Of course once one got to graduate shul, even this ceased. No wasting time going to athletic events. Of course the Greek bogs didn’t go to graduate shul. They went out into the real world and got jobs, mostly through the intervention of parents, got married and quit using birth control, and partied. At which distinction I have to wonder why they went to college in the first place unless to become educated in how to party?
Ah well, enough of that. Back to the newspaper article:
“As far as school goes, choose to be here. If your parents chose for you, get out now and come back on your terms, or you’ll likely get burned out.”
I have to agree with this. Of my freshman class I think all of us were in college because of our parents telling us for years that we were going to college. It was a result of the whole Great Depression – Great Patriotic War thing. Those who had other reasons, or found other reasons stayed; those who didn’t disappeared. Sadly a lot of those never did find anything to do with themselves.

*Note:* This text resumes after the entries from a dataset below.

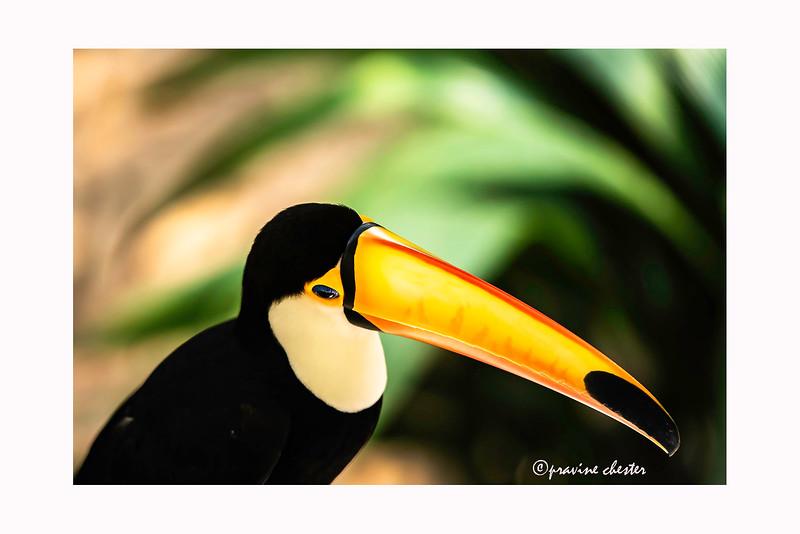 Toucan Bill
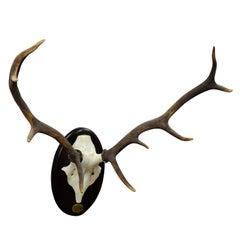 vintage deer trophy Spain El Castanar with uneven ten ends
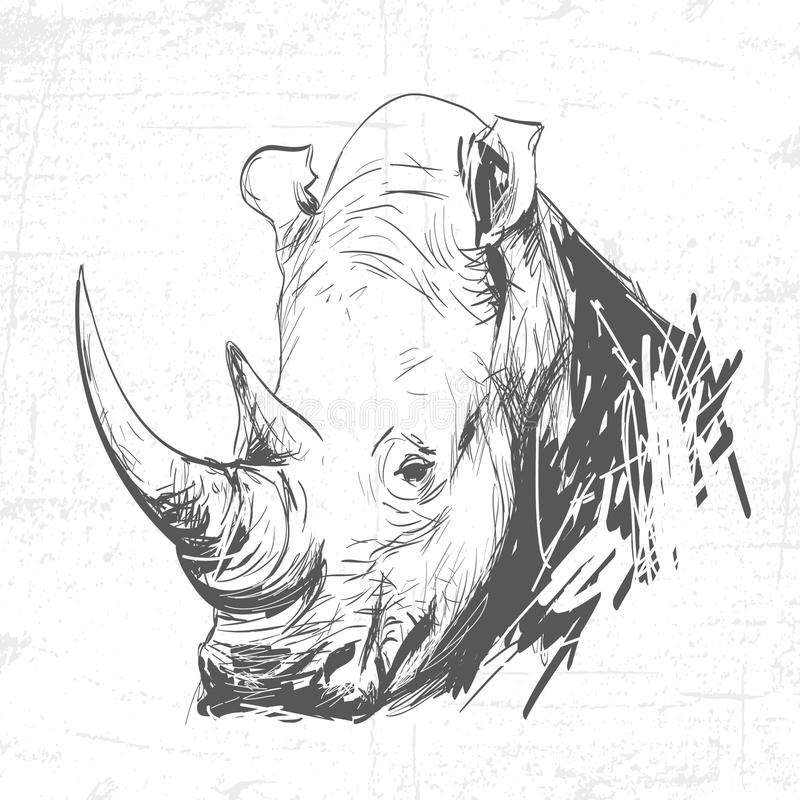 Head rhino in the art of engraving. See also other animals vector illustration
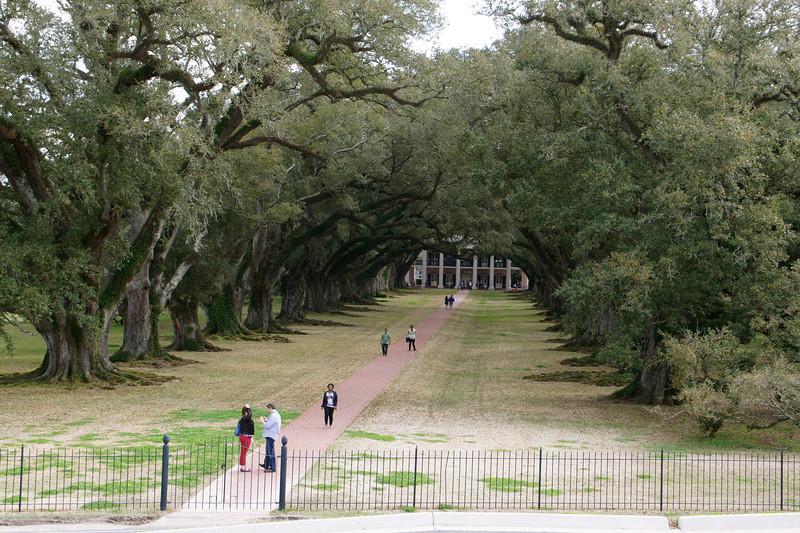 Oak Alley Plantation in Vacherie Louisiana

“Give yourself an easy semester to start with; take easy and interesting classes. Get the partying out of your system.”
This is one I tend to disagree with. I got this advice from an assigned, overworked advisor as a registering freshman. I had too much time on my hands and quickly found I needed to be overloaded to do well. But I was/am an introvert and nerd. This may be good advice for extroverts and bogs.
“At the beginning of every semester, register for as many classes as possible and drop the ones you don’t like. “
I like this one but I have to caveat it. The key word here is “like”. If you are taking those types of classes where you read the book first and then go to class to discuss, and your grade is based on that kind of fuzzy stercus, then you better like the professor and he needs to like you to get a good enough grade to survive. But if you are a nerd and/or an introvert, or taking the other type of course where you have to go to lecture to get told how to read the text and then do stuff for grade, you need to like what you are learning first and the professor second, maybe not at all. And if you are not a party bog, then taking an overload is good because these things do reinforce. I once got an extra letter grade in a junior analytical chemistry class because I was also taking an electronics course in the physics department and ended up knowing more about that subject than the chemistry professor and could rescue him during class demonstration that had gone aglee.
“And as far as life after school goes, anticipate leaving school being really tough. Realize that unless you’re studying engineering or computer science, you are very likely to not have a job offer when you graduate, let alone a high-paying dream job. Plan on people with bachelor’s degrees being ubiquitous in the job market.”
Again, I partly agree with this. My undergraduate days were the best time of my life because I actually had a lot of free time, despite taking twice as many hours of courses as the average student, and could enjoy them. But the job thing was a bit different. We were aware enough to realize if you were really serious about being a nerd you had to go to graduate shul. So the job thing didn’t enter in until I got disillusioned with the academic bureaucracy. And the economic conditions were bad then, especially for nerds. And the first job I found was drek but the second was a keeper, not a dream job, because such are as fake as any dream, but one that I could make into what I could do and not what I was paid to do.
And the bachelor’s degree thing is dead on. It’s about like someone in your parent’s day having a high shul diploma.